But then I remembered that in 1983 people seemed to become old a lot quicker. They were permitted, after the age of about 40, to turn swiftly into fragile, ashen versions of themselves, to start walking with a stick, and to cup their ear and shout, "What? Stop mumbling!" every time a teenager spoke.

Or, in a lot of mothers' cases, circa aged 50 they were given carte blanche to gain 40 pounds, put on a smock with a natty brooch, and stand about at school bring'n'buys flush-faced, with enormous arms like sides of pork loin. This was fine. You'd had your shot at youth. Fresh projects, risk, and making a potential tit of yourself in public was the territory of young herberts.

Now we are supposed to go on and on for ever – transforming, growing, and taking on frightening new challenges. The number of octogenarians rescued each summer by the Lake District Search and Mountain Rescue people attests to this. The fact that Madonna is dealing with her latest family dispute by dressing as a porno-clown and riding a tricycle around the stage while sobbing is some evidence that we have done away with maturity.

My current favourite TV comedy – Grace and Frankie on Netflix – stars in the lead roles Jane Fonda and Lily Tomlin, who are, respectively, 78 and 76 years old. It's not a show about comedic old duffers, it's a show about sexy divorcees in slinky outfits who are discussing the best post-menopausal lubricants. Mashed-up yam, since you ask. You probably didn't.

Fonda, especially, looks eerily neat and vibrant. She is doe-eyed, girlish and wisecracking. But more than this, at a time when, post-40, I have started to feel slightly knackered, Jane Fonda, more than 30 years older than me, has clearly been turning in 18-hour days in a TV studio in order to record 14 half-hour episodes of the show in a row and is signed up for two more seasons.

» **DATA PROVIDED**
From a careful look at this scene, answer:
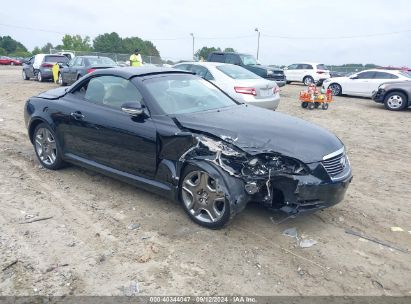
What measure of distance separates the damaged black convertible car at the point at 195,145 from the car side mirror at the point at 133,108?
0.01 m

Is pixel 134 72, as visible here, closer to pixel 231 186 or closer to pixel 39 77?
pixel 231 186

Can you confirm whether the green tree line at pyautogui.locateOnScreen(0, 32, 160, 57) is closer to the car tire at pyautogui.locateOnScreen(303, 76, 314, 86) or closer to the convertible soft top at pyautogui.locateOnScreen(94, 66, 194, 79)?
the car tire at pyautogui.locateOnScreen(303, 76, 314, 86)

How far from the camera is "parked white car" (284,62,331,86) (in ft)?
74.6

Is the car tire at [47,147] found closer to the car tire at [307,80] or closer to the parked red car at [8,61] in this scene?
the car tire at [307,80]

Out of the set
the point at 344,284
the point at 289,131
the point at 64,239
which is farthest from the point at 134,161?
the point at 344,284

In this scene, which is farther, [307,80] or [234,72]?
[307,80]

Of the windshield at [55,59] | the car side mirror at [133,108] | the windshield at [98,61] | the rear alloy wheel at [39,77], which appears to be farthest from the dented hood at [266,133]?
the windshield at [55,59]

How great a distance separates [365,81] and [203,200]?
14923mm

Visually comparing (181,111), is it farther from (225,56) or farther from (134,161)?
(225,56)

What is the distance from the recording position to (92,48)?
328 ft

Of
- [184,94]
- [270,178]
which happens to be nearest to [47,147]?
[184,94]

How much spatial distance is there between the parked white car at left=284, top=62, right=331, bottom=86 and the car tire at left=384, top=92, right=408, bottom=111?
919 centimetres

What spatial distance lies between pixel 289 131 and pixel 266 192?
717 mm

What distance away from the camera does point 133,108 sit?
4184 mm
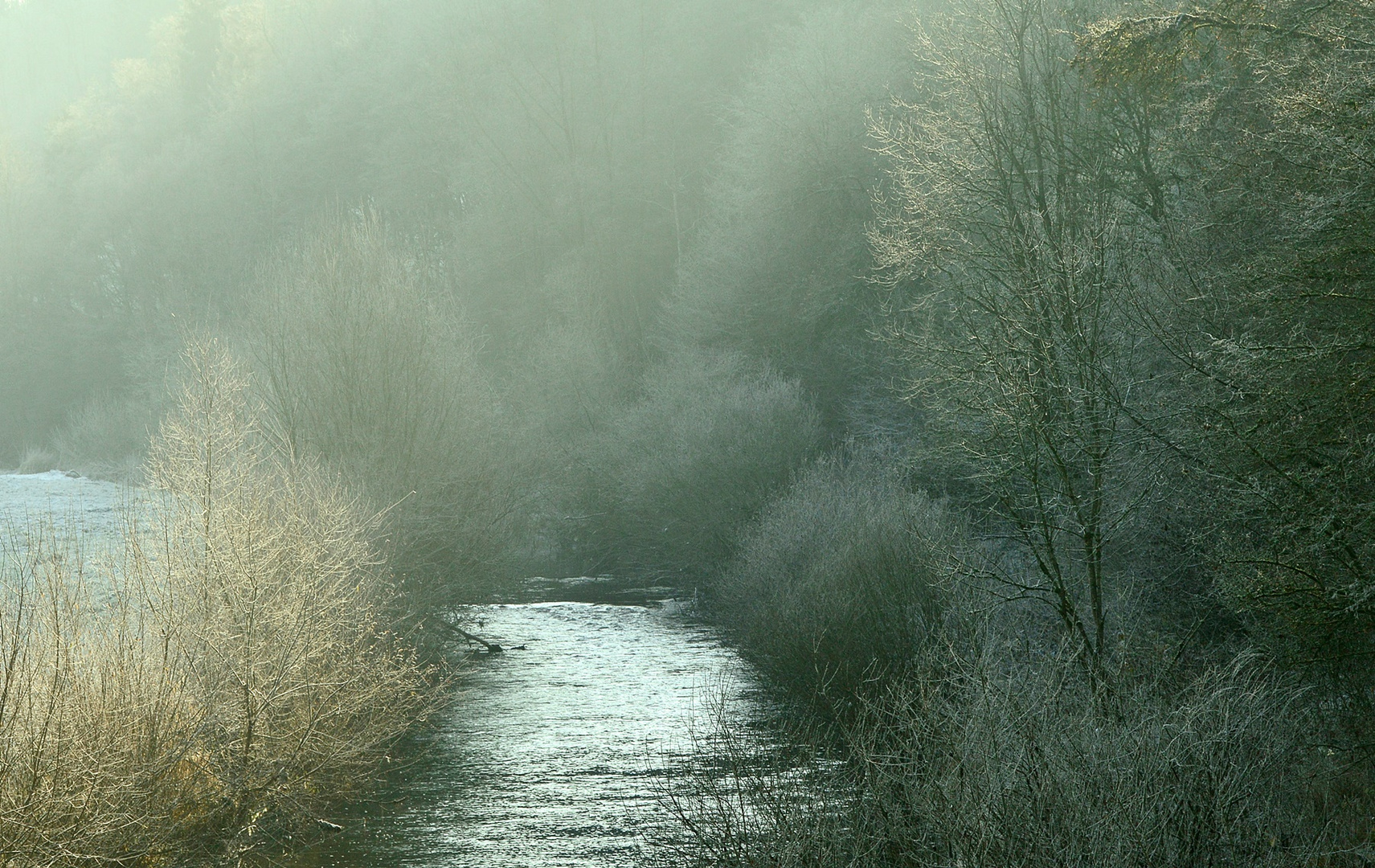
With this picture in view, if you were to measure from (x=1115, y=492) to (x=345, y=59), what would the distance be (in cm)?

» **EXERCISE REQUIREMENTS**
**1)** Name every real person mentioned in the excerpt on aging.
**2)** Reproduce the excerpt on aging from "But then I remembered" up to and including "of young herberts.".
**3)** According to the excerpt on aging, why was it "fine" for mothers of around 50 in those days to gain weight and stand about at school bring'n'buys?

» **RESULTS**
**1)** Madonna, Jane Fonda, Lily Tomlin

**2)**
But then I remembered that in 1983 people seemed to become old a lot quicker. They were permitted, after the age of about 40, to turn swiftly into fragile, ashen versions of themselves, to start walking with a stick, and to cup their ear and shout, "What? Stop mumbling!" every time a teenager spoke.

Or, in a lot of mothers' cases, circa aged 50 they were given carte blanche to gain 40 pounds, put on a smock with a natty brooch, and stand about at school bring'n'buys flush-faced, with enormous arms like sides of pork loin. This was fine. You'd had your shot at youth. Fresh projects, risk, and making a potential tit of yourself in public was the territory of young herberts.

**3)** It was fine because they had already had their shot at youth. Fresh projects, risk, and making a fool of yourself in public were considered the territory of the young.